### The task
Render the records as a Markdown table with the columns Row and Line Text, numbering each line and omitting blank lines. Begin at the line containing "How distantly are" and continue through the end of the records.
::::
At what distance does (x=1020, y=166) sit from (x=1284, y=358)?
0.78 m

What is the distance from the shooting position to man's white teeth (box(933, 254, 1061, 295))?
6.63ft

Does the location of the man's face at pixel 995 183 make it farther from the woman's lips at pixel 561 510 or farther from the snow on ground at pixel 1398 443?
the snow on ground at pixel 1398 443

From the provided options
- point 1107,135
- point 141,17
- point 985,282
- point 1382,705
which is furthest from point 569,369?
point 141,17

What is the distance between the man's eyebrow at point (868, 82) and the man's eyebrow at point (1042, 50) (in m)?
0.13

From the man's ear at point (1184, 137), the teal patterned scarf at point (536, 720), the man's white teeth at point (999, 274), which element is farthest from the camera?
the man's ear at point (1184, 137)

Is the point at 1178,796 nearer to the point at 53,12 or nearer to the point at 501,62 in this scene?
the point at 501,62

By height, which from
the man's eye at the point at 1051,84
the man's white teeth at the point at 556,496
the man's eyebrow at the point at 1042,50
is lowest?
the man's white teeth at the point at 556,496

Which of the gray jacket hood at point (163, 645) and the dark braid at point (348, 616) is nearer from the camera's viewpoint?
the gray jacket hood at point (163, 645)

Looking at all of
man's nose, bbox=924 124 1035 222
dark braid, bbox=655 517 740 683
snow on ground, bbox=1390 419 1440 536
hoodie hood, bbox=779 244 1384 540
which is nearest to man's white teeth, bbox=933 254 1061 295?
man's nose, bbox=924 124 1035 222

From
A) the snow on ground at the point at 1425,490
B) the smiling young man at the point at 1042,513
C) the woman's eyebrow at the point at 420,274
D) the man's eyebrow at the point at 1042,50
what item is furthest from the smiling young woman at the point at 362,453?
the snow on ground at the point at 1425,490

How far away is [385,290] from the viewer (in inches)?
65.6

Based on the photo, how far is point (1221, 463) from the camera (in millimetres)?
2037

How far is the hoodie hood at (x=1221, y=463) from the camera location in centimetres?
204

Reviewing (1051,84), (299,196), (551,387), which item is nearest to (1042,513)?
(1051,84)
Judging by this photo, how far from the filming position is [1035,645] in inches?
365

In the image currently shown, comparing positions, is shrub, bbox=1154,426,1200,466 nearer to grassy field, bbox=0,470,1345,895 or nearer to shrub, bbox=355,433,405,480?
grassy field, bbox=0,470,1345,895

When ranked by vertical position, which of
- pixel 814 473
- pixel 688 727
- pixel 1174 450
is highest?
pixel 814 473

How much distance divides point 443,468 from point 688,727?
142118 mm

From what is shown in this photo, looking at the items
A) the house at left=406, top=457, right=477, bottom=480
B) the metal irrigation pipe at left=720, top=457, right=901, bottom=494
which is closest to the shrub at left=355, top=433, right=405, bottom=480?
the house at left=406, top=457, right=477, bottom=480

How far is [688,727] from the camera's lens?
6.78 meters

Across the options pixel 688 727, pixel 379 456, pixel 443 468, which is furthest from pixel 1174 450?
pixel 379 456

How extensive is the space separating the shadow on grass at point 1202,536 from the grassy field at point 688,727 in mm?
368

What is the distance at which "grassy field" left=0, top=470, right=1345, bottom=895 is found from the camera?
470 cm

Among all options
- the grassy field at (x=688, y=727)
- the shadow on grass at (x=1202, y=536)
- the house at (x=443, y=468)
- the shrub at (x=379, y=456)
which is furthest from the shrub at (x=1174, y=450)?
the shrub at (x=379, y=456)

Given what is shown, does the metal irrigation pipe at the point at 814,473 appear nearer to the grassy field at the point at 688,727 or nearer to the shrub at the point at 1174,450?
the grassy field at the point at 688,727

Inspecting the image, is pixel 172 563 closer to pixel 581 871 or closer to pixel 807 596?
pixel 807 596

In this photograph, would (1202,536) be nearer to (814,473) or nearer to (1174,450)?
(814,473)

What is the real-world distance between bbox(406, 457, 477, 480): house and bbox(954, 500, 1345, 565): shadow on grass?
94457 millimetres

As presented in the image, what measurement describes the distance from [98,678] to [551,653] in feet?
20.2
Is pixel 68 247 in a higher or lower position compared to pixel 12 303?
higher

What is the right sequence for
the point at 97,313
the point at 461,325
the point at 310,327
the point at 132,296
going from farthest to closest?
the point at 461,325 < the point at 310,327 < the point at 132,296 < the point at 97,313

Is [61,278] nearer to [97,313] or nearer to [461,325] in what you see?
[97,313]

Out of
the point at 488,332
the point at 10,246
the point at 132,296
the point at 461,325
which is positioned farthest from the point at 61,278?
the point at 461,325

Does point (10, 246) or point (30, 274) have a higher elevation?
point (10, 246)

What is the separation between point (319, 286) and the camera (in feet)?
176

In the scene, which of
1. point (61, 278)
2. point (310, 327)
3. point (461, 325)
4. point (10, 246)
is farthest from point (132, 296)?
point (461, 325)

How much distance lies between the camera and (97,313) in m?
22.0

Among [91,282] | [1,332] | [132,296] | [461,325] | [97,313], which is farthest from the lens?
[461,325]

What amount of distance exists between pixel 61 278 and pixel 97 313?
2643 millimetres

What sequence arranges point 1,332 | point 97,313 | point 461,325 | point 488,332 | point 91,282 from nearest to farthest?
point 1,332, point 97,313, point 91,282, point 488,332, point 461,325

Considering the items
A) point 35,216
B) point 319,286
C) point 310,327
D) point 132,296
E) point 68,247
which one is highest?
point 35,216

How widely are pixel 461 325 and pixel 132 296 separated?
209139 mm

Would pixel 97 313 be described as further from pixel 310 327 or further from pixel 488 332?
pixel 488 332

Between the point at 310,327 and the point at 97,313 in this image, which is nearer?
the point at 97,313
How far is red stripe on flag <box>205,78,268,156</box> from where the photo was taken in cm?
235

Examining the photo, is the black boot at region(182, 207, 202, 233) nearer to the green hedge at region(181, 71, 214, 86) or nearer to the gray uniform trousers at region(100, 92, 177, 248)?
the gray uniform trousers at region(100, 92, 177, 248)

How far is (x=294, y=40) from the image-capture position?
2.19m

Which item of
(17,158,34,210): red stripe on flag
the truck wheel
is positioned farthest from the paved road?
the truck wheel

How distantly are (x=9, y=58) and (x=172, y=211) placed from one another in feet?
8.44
::::
### Response
| Row | Line Text |
|---|---|
| 1 | How distantly are (x=9, y=58) and (x=172, y=211) placed from one another in feet? |
| 2 | 8.44 |